Baca berita tanpa iklan. Gabung Kompas.com+

NII Tindakan Makar

Kompas.com - 06/05/2011, 02:50 WIB

Jakarta, Kompas - Ketua Fraksi Partai Kebangkitan Bangsa di Dewan Perwakilan Rakyat Marwan Jafar menegaskan, gerakan negara dalam negara seperti Negara Islam Indonesia adalah tindakan makar. Untuk itu, pemerintah harus segera menindak tegas gerakan itu jika terbukti ada.

”Namun, problem di Indonesia satu tahun terakhir adalah masalah keamanan.
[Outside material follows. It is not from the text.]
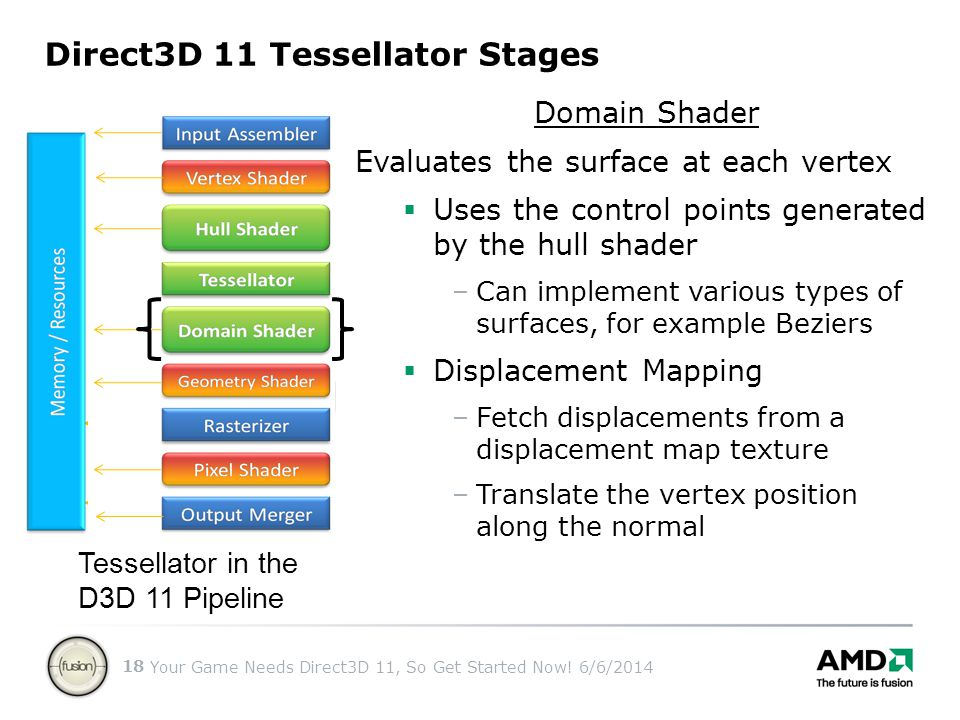 Direct3D 11 Tessellator Stages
Ada apa di balik isu NII ini?” ujar Marwan, Kamis (5/5) di kompleks gedung MPR/DPR/DPD, Jakarta.

Jafar Hafsah, Ketua Fraksi Partai Demokrat di DPR, menegaskan bahwa Pondok Pesantren Al-Zaytun di Indramayu, Jawa Barat, harus ditertibkan jika terbukti terkait dengan NII. Jafar mengaku pernah ke Pondok Pesantren Al-Zaytun bersama Ketua Umum Partai Demokrat Anas Urbaningrum. Namun, dia mengaku tidak tahu jika pondok pesantren itu terkait dengan NII.

Ketua Partai Golkar Priyo Budi Santoso juga menegaskan, partainya meninggalkan NII. Namun, terkait sikap dengan Al-Zaytun, Golkar masih menunggu hasil pemeriksaan pemerintah. Bagi Golkar, dugaan keterlibatan Al-Zaytun dengan NII belum jelas dan harus dibuktikan. Saat ini putri Panji Gumilang, pengasuh Pondok Pesantren Al-Zaytun, ada yang menjadi anggota DPRD Indramayu dari Partai Golkar.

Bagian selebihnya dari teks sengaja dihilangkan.